Extrait de page ->
##########
La Nation Bénin...
L’organisation
du volet culturel des Vodun Days a été méticuleuse, notamment pour la beauté,
la finesse et la qualité des tableaux artistiques proposés par les vodunsi. A
cet égard, des innovations ont été apportées par rapport à l’édition
précédente. Professeur Mahougnon Kakpo, président du Comité des rites vodun,
revient ici sur lesdites innovations et donne des précisions utiles.
La Nation : Professeur Mahougnon Kakpo, rappelez-nous le rôle du Comité des rites vodun dans l’organisation des Vodun Days.
Mahougnon
Kakpo : Le Comité des rites vodun du Bénin n’est pas un Comité pour les
Vodun Days seulement. C’est un Comité permanent qui apprécie les actions autour
du vodun, qui donne des conseils sur la façon dont le vodun doit être présenté.
Il conseille également sur les actions à poser pour que le vodun soit
positionné dans le tourisme religieux. L’objectif, c’est de faire la promotion du
tourisme autour du vodun. Cela s’appelle le tourisme religieux.
Le
Bénin n’est pas le premier pays à initier cela. Cela existe autour des autres
religions. Vous connaissez le pèlerinage à la Mecque, en Chine vous connaissez
plusieurs sites où on organise le même événement. Mais au niveau du Bénin, là
où c’est authentique, c’est que cela se passe autour du vodun qui est la
religion authentique des peuples qui se situent dans le golfe de Guinée. Quand
je dis religion authentique, c’est la religion originelle. Ce n’est pas une
religion révélée. Le vodun n’est pas une religion révélée. C’est une religion
authentique des peuples de cette aire culturelle.
##########
Matériel fourni ->
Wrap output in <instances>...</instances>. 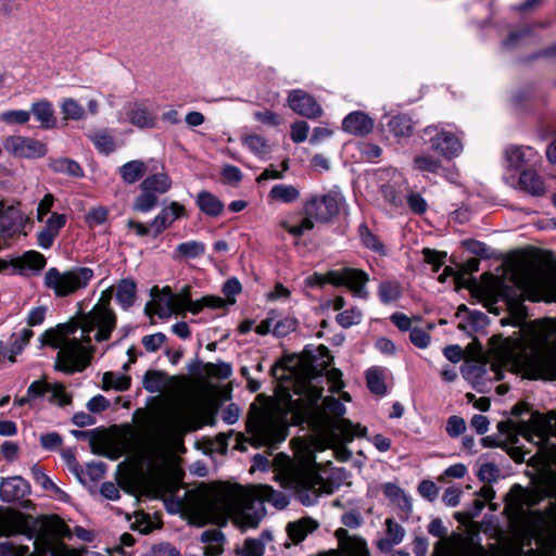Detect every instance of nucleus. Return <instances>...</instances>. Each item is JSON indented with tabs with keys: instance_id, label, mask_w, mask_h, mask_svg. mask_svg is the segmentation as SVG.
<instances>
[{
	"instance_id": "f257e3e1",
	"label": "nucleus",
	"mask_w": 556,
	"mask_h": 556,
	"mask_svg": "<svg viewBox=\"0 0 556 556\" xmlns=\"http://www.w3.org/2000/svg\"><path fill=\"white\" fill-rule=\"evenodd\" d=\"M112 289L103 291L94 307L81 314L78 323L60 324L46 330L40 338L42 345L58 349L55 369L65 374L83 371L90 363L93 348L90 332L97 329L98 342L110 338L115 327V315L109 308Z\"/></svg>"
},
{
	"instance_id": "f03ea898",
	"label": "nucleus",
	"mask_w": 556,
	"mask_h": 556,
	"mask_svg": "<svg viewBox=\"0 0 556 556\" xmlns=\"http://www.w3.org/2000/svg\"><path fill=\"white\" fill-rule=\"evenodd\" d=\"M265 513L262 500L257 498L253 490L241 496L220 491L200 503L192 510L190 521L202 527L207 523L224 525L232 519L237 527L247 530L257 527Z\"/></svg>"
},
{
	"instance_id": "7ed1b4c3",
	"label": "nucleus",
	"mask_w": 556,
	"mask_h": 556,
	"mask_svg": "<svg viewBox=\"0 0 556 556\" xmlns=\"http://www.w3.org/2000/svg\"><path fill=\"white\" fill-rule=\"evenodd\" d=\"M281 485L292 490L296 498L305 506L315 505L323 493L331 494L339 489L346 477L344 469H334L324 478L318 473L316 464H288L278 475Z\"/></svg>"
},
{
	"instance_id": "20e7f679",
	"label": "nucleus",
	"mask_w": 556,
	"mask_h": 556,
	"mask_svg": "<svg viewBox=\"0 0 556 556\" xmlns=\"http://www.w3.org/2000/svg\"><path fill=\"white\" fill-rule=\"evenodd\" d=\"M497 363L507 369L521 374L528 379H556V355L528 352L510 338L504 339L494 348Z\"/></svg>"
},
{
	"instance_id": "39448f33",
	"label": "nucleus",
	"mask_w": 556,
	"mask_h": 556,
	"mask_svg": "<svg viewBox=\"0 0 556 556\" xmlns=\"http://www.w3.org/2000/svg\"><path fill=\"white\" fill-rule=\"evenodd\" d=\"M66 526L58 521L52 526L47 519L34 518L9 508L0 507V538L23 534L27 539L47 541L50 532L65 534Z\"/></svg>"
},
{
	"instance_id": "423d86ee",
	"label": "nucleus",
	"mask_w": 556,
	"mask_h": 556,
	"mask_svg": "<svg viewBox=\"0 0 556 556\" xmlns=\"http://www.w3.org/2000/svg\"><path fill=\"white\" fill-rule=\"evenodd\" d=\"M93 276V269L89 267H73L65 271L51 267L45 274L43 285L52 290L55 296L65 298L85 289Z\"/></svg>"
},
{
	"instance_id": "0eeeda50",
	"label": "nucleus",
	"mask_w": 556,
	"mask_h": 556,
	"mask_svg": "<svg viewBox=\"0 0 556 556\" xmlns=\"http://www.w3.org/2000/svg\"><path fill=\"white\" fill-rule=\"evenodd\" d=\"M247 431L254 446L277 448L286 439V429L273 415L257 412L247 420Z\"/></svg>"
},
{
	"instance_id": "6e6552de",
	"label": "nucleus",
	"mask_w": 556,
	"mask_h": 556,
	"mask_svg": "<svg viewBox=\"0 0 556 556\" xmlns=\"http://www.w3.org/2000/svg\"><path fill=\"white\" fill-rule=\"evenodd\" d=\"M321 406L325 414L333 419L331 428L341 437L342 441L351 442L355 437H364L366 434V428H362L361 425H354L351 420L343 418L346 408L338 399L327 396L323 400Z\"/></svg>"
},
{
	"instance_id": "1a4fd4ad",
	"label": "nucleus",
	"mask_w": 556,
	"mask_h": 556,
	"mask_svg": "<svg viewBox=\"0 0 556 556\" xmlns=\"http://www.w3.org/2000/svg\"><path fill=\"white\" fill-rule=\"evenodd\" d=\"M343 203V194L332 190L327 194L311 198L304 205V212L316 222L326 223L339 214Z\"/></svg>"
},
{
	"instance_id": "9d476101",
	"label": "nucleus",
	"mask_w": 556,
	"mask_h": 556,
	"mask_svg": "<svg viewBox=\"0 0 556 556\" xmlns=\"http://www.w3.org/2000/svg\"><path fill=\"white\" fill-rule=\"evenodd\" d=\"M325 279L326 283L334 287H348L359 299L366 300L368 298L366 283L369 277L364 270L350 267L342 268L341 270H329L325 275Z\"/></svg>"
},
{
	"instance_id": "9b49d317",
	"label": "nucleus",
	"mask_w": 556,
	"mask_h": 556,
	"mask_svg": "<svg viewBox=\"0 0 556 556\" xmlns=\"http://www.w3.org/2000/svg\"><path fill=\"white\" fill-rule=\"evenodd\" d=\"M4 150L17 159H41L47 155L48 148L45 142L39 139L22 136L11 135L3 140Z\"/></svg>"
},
##########
Consigne ->
Résumez en deux phrases l'extrait de page consacré au Comité des rites vodun.

Réponse rédigée ->
Le professeur Mahougnon Kakpo, président du Comité des rites vodun, explique que ce comité est permanent et ne se limite pas aux Vodun Days : il apprécie les actions autour du vodun, conseille sur la façon de le présenter et vise à le positionner dans le tourisme religieux. Selon lui, le Bénin n'est pas le premier pays à promouvoir ce type de tourisme, mais sa particularité tient au vodun, religion originelle et non révélée des peuples du golfe de Guinée.